Reeves involved a motion for judgment as a matter of law made during the course of a trial under Fed.R.Civ.P. 50 rather than a pretrial summary judgment under Fed.R.Civ.P. 56. Nonetheless, standards applied to both kinds of motions are substantially the same. One notable difference, however, is that in ruling on a motion for judgment as a matter of law, the Court, having already heard the evidence admitted in the trial, views the entire record, Reeves, 530 U.S. at 150. In contrast, in ruling on a summary judgment motion, the Court will not have heard all of the evidence, and accordingly the non-moving party has the duty to point out those portions of the paper record upon which it relies in asserting a genuine issue of material fact, and the court need not comb the paper record for the benefit of the nonmoving party. In re Morris, 260 F.3d 654, 665 (6th Cir. 2001). As such, Reeves did not announce a new standard of review for summary judgment motions.

The Sixth Circuit Court of Appeals has recognized that Liberty Lobby, Celotex, and Matsushita have effected "a decided change in summary judgment practice," ushering in a "new era" in summary judgments. Street v. J.C. Bradford Co., 886 F.2d 1472, 1476 (6th Cir. 1989). The court in Street identified a number of important principles applicable in new era summary judgment practice. For example, complex cases and cases involving state of mind issues are not necessarily inappropriate for summary judgment. Id. at 1479.
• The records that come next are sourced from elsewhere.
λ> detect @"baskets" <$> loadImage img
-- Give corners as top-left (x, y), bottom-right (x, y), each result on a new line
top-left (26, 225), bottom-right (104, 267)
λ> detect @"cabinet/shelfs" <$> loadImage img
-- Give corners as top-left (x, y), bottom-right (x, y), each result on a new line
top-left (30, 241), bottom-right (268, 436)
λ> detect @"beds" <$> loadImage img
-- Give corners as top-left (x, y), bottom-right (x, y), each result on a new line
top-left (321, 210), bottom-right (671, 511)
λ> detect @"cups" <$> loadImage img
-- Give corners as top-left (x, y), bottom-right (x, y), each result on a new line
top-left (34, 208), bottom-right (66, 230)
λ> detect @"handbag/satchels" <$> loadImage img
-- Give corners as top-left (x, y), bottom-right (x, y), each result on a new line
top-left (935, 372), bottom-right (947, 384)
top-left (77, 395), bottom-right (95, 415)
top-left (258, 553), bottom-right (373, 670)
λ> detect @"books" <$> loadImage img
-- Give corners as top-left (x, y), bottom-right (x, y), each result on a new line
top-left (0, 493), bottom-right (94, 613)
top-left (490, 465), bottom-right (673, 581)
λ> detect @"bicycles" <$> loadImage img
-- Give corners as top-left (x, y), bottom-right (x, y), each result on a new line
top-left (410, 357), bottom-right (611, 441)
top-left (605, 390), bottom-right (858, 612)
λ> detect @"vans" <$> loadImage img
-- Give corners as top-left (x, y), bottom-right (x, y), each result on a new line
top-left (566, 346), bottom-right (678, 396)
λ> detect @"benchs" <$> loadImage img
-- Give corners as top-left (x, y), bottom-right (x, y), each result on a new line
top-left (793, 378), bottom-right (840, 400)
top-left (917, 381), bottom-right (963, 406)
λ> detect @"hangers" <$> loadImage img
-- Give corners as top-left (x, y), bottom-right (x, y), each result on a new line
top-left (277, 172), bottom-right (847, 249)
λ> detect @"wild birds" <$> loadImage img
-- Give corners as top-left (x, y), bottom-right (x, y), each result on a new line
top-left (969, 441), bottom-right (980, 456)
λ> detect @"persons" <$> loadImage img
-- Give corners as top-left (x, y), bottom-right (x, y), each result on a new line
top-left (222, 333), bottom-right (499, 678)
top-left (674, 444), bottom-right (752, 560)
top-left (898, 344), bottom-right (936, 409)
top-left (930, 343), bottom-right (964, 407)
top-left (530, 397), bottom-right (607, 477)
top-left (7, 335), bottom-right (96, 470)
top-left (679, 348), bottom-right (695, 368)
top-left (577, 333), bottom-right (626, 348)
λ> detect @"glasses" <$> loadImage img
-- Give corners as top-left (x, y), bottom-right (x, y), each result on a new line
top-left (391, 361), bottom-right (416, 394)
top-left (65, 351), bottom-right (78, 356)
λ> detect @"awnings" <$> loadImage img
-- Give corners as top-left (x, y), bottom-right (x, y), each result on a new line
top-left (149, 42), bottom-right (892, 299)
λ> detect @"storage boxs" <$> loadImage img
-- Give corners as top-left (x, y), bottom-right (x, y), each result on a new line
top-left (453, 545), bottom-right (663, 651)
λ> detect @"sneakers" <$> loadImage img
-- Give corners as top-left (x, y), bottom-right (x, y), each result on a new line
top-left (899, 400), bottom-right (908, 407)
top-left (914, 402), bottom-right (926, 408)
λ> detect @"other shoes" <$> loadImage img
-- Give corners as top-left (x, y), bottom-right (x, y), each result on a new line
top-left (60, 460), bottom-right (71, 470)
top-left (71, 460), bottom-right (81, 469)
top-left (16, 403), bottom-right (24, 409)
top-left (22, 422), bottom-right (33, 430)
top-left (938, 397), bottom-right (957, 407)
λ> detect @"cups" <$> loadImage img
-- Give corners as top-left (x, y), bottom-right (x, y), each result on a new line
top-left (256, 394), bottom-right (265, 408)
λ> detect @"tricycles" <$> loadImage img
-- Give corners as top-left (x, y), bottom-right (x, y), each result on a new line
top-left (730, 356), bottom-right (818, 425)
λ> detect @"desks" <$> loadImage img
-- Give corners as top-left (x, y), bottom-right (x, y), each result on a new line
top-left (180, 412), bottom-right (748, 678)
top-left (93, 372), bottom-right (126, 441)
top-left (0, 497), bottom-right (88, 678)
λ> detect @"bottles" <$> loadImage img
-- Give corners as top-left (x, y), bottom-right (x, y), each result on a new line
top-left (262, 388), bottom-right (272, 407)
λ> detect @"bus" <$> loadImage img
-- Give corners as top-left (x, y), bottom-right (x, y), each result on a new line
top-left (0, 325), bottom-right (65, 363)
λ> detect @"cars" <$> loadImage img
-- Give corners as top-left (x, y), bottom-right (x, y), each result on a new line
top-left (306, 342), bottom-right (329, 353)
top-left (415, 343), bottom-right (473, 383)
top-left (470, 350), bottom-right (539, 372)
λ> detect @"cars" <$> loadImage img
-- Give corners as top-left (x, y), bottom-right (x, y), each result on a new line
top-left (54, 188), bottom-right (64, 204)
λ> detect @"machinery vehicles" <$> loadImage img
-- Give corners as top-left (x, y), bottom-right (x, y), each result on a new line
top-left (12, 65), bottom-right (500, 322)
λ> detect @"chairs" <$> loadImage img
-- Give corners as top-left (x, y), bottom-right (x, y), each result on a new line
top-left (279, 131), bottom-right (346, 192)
Additionally, in responding to a summary judgment motion, the nonmoving party "cannot rely on the hope that the trier of fact will disbelieve the movant's denial of a disputed fact, but must `present affirmative evidence in order to defeat a properly supported motion for summary judgment.'" Id. ( quoting Liberty Lobby, 477 U.S. at 257). The nonmoving party must adduce more than a scintilla of evidence to overcome the summary judgment motion. Id. It is not sufficient for the nonmoving party to merely "`show that there is some metaphysical doubt as to the material facts.'" Id. ( quoting Matsushita, 475 U.S. at 586).
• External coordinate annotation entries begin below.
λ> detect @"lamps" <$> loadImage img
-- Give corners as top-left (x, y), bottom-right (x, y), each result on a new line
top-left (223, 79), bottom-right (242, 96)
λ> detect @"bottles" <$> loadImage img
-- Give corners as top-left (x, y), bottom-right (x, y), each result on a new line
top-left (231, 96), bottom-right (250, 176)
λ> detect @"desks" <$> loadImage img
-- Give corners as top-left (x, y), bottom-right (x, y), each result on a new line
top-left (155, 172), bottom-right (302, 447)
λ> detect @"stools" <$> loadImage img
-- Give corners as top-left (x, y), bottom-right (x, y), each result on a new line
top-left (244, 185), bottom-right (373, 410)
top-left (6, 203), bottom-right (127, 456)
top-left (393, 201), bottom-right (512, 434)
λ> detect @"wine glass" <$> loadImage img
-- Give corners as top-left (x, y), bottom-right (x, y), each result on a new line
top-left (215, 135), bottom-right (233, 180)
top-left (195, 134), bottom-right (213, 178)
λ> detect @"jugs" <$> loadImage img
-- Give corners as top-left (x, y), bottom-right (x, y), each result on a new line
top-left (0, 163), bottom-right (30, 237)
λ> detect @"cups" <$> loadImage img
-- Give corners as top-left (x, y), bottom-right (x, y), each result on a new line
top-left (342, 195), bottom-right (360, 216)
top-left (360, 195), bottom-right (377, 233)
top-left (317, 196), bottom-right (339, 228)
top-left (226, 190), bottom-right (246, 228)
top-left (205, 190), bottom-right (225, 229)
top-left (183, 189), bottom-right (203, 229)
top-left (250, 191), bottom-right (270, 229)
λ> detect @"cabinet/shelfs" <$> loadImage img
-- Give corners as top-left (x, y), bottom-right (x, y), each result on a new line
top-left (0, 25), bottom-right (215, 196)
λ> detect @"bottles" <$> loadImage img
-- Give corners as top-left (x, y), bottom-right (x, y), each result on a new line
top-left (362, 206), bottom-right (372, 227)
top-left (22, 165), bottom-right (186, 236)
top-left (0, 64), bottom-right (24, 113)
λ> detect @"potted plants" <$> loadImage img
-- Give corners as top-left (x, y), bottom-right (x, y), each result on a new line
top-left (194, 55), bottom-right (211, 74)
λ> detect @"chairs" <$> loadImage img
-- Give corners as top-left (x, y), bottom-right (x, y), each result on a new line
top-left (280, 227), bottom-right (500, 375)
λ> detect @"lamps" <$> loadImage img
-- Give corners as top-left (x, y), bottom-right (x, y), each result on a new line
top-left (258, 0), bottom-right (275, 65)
Moreover, "[t]he trial court no longer has a duty to search the entire record to establish that it is bereft of a genuine issue of material fact." Id. at 1479-80. That is, the nonmoving party has an affirmative duty to direct the court's attention to those specific portions of the record upon which it seeks to rely to create a genuine issue of material fact. In re Morris, 260 F.3d 654, 665 (6th Cir. 2001).

III. DISCUSSION

Plaintiff Kenneth Michael Sagraves asserts that Defendant Lab One is liable to him based on theories of contract law and negligence for informing his employer United that Plaintiff tested positive for drugs in his system, which ultimately resulted in Plaintiff's discharge from his employer.

A. Contract

Plaintiff alleges that he has a valid contract claim against Defendant Lab One as a third-party beneficiary. While Plaintiff is correct in asserting that Ohio law does recognize third-party beneficiary liability in contract, he is incorrect in asserting that there is such liability in this case. Plaintiff alleges that a contract existed between Defendant Lab One and his previous employer United to which he was a third-party beneficiary. However, no such contract exists. The only contracts that are relevant to this case exists between United and Nationwide and Nationwide and Lab One.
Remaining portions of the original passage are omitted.